__Description of the task__: The answer must consist only of the lines from the line with "scientific name: Alcelaphus buselaphus" to the line with "A: Western whiptail (Aspidoscelis tigris).", both included, exactly as they stand below.

__Available records__:
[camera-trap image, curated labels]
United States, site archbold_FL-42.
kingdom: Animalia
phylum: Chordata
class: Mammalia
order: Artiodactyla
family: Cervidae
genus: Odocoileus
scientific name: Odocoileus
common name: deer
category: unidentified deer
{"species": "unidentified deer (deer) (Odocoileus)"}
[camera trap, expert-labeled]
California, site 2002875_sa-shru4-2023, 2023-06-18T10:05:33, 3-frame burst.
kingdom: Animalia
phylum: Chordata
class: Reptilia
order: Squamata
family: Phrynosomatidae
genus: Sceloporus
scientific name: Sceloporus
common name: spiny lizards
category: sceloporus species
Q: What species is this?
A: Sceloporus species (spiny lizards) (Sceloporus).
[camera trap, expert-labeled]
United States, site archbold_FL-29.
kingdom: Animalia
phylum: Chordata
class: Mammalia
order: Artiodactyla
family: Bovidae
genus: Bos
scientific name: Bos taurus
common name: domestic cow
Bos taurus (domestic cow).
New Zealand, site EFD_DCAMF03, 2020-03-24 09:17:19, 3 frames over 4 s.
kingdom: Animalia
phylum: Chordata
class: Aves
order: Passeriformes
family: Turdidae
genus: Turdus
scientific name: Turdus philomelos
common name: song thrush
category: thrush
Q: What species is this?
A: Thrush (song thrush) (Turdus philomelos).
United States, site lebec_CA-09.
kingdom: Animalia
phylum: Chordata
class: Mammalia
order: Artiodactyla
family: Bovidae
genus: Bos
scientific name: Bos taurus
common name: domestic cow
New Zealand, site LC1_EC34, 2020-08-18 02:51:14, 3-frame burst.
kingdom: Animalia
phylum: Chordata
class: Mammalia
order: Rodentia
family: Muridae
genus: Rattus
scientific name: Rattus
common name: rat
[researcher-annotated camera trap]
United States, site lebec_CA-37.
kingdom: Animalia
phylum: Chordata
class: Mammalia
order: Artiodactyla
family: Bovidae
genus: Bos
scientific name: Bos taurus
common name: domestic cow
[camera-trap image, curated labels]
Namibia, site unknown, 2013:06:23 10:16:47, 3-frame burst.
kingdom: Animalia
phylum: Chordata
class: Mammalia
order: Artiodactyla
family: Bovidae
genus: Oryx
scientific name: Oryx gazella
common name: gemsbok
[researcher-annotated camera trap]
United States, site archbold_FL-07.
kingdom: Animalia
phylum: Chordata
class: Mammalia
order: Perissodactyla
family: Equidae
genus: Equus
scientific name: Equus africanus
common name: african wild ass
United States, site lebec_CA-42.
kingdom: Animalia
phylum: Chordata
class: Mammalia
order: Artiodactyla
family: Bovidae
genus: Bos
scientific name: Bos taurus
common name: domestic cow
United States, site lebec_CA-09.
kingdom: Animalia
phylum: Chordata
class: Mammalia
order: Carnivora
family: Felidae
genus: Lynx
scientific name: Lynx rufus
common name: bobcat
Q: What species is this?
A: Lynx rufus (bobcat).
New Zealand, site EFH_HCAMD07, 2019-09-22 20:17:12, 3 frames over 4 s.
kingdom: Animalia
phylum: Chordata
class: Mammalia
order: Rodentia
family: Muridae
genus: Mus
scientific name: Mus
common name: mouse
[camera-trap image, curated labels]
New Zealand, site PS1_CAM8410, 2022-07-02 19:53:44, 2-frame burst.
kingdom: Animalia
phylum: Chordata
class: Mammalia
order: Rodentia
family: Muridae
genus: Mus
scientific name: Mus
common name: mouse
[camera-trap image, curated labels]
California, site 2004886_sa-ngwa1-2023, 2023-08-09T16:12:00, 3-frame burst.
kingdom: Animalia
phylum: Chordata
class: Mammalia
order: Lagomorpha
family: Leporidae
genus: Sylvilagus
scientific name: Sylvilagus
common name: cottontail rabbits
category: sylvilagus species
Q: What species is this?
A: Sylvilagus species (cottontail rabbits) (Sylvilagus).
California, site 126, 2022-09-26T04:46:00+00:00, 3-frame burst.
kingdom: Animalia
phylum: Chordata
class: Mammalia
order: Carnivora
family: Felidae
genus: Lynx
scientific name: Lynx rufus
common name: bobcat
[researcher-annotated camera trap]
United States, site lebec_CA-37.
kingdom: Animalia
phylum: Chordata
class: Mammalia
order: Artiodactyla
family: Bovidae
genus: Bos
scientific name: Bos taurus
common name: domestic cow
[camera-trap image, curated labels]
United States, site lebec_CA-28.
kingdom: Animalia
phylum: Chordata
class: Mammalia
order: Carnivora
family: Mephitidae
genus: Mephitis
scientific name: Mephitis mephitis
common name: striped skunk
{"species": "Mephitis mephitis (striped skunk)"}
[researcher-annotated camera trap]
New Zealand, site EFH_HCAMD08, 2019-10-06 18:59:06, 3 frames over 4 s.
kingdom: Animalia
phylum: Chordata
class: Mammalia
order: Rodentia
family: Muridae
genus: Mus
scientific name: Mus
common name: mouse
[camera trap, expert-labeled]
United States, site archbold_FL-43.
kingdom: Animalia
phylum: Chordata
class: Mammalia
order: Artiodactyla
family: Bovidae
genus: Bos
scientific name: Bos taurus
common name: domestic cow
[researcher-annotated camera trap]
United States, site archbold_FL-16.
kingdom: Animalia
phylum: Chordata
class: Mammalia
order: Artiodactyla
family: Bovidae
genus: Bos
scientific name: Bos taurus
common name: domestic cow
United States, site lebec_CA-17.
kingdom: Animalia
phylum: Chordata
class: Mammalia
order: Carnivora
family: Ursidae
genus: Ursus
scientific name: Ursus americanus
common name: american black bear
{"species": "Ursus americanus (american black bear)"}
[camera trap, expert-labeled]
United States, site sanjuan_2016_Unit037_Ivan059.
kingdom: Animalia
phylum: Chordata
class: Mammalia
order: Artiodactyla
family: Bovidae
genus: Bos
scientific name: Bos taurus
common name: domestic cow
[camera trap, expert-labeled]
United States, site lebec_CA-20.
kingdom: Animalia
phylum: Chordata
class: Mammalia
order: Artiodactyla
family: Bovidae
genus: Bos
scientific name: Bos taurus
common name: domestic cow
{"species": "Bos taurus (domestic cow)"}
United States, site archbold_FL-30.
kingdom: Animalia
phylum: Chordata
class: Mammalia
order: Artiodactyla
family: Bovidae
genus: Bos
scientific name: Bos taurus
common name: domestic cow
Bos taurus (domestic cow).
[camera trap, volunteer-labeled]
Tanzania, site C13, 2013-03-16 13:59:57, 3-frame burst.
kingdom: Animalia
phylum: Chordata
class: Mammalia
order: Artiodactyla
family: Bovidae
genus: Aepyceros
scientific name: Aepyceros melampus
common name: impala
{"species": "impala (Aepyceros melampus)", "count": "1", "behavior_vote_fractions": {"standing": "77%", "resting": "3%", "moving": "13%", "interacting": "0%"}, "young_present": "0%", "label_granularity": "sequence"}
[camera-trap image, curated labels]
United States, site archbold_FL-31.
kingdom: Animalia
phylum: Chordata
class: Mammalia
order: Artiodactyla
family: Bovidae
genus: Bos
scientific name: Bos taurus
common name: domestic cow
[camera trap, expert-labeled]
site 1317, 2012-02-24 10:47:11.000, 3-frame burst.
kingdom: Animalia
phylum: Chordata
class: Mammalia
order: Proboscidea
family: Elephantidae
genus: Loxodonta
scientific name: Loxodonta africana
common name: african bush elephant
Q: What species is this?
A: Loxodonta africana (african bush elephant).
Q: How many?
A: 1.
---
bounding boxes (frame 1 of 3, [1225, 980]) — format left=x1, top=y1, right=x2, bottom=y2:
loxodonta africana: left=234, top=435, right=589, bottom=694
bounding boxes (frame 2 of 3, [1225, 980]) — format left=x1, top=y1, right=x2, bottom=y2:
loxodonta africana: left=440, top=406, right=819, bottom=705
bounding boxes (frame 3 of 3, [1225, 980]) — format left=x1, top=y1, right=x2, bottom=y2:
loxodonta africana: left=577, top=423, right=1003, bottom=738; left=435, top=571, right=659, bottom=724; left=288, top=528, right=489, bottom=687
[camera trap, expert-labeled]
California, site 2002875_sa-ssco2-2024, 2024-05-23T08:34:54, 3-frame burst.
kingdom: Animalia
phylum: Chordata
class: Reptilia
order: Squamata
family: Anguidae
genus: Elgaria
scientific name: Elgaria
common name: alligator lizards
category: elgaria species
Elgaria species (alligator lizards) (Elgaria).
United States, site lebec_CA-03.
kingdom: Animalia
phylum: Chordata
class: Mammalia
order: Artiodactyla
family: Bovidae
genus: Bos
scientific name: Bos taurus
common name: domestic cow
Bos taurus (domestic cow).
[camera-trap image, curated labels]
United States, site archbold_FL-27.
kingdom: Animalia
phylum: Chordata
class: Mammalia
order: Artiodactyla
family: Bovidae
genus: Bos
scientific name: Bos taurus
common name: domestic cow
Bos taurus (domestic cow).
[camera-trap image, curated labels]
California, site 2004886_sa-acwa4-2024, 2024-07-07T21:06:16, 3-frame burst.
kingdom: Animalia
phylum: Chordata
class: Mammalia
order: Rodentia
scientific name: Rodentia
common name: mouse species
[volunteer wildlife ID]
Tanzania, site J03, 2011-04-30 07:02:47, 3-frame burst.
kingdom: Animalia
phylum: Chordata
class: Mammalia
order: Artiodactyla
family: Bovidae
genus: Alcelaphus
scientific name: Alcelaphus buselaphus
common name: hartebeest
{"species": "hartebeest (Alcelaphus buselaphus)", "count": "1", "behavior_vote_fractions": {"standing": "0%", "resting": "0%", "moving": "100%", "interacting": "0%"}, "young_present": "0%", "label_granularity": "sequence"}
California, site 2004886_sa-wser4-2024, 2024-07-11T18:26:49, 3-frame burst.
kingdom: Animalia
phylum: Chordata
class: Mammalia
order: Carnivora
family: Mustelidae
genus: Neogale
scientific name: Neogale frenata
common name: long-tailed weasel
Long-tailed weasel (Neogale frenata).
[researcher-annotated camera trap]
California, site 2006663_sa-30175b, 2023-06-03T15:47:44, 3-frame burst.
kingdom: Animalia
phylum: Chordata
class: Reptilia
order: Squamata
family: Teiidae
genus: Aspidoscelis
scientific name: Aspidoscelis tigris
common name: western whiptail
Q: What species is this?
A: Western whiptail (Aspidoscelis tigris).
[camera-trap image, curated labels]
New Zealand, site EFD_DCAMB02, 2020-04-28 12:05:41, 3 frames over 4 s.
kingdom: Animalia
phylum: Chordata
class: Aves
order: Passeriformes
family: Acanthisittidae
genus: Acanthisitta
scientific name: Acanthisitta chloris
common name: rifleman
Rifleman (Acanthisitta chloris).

__Answer box__:
scientific name: Alcelaphus buselaphus
common name: hartebeest
{"species": "hartebeest (Alcelaphus buselaphus)", "count": "1", "behavior_vote_fractions": {"standing": "0%", "resting": "0%", "moving": "100%", "interacting": "0%"}, "young_present": "0%", "label_granularity": "sequence"}
California, site 2004886_sa-wser4-2024, 2024-07-11T18:26:49, 3-frame burst.
kingdom: Animalia
phylum: Chordata
class: Mammalia
order: Carnivora
family: Mustelidae
genus: Neogale
scientific name: Neogale frenata
common name: long-tailed weasel
Long-tailed weasel (Neogale frenata).
[researcher-annotated camera trap]
California, site 2006663_sa-30175b, 2023-06-03T15:47:44, 3-frame burst.
kingdom: Animalia
phylum: Chordata
class: Reptilia
order: Squamata
family: Teiidae
genus: Aspidoscelis
scientific name: Aspidoscelis tigris
common name: western whiptail
Q: What species is this?
A: Western whiptail (Aspidoscelis tigris).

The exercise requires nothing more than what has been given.